**Exercise details**
In the records below, find the line that contains "GC-exposed transgenic larvae show" and repeat it, along with each line after it, exactly as written.
::: Records for the task :::
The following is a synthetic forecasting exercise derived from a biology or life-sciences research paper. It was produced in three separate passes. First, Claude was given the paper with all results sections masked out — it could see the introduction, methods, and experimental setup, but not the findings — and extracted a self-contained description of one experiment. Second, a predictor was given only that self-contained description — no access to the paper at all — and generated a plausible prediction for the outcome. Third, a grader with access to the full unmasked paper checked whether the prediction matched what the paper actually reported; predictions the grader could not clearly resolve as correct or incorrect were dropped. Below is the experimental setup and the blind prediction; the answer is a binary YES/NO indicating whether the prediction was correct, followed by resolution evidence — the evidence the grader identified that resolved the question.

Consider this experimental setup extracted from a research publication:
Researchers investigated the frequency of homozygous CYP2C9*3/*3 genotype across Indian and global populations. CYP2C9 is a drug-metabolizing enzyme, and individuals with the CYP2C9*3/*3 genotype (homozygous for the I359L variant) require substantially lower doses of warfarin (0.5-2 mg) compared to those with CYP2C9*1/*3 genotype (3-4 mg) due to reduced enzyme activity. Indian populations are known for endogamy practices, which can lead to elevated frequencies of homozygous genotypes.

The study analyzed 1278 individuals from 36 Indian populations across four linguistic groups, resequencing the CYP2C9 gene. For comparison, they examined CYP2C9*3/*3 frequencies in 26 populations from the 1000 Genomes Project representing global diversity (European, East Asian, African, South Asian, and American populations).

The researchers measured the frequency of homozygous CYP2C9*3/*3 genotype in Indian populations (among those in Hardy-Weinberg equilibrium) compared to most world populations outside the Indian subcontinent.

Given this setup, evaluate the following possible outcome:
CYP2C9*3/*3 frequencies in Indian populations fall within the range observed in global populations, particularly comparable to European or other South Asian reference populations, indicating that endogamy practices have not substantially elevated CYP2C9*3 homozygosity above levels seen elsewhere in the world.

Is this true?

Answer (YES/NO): NO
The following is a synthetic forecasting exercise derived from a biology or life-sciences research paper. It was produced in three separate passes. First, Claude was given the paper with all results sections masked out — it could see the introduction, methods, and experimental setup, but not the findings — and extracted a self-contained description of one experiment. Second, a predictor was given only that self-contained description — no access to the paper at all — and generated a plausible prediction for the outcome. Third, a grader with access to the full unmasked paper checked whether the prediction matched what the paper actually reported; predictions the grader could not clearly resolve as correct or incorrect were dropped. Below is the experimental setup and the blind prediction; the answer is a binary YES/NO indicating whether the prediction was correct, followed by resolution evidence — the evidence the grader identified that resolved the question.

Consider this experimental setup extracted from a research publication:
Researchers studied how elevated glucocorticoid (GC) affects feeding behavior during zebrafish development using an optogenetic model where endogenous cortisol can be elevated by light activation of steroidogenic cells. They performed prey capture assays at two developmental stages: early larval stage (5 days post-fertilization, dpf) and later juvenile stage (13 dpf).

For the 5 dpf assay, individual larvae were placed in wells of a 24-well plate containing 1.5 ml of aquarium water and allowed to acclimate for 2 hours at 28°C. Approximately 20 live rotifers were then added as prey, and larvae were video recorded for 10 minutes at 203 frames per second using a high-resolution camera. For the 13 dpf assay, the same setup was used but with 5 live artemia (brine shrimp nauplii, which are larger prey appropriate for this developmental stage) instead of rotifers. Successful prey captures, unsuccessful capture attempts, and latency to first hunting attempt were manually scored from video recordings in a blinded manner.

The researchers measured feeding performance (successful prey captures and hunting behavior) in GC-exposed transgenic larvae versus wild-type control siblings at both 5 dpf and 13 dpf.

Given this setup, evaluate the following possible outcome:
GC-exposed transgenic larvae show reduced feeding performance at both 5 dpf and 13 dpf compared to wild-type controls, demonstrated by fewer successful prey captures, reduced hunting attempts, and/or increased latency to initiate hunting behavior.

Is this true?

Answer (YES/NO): NO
:::
**Worked solution**
GC-exposed transgenic larvae show reduced feeding performance at both 5 dpf and 13 dpf compared to wild-type controls, demonstrated by fewer successful prey captures, reduced hunting attempts, and/or increased latency to initiate hunting behavior.

Is this true?

Answer (YES/NO): NO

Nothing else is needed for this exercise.